Extract to read:
┌────────

The Will County Health Department confirmed two more West Nile virus-positive mosquito samples for 2021.
This brings the total to three this year for Will County.
The first sample was collected from a health department mosquito trap in Homer Glen on July 23. The presence of West Nile virus was confirmed on July 26, a news release from the health department said.
The recent samples were collected from two different health department mosquito traps in Bolingbrook on July 28. The presence of West Nile virus was confirmed Friday, a news release from the health department said.
The health department has 14 mosquito traps in various regions in Will County, the release said.
The Culex mosquito transmits the West Nile virus through its bite after feeding on an infected bird, the release said. The birds that most commonly carry West Nile virus are blue jays, crows and robins.
People who are immunocompromised or older than 60 have a higher risk of severe illness from the West Nile virus, the release said.
Symptoms of the West Nile virus can last several days to several weeks. Symptoms may include fever, nausea, headache and muscle aches, the release said.

└────────

Work instructions: List every symptom of West Nile virus that the Will County news report names.

Data shown:

┌────────

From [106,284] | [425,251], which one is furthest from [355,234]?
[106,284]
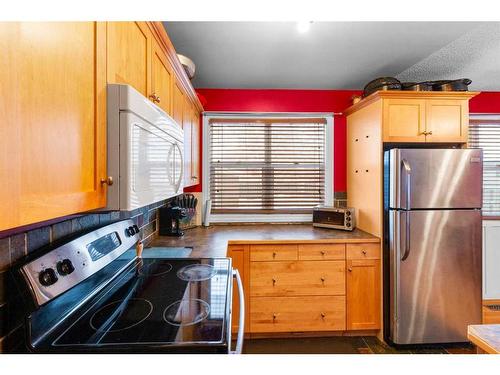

└────────

Task answer: Fever, nausea, headache and muscle aches.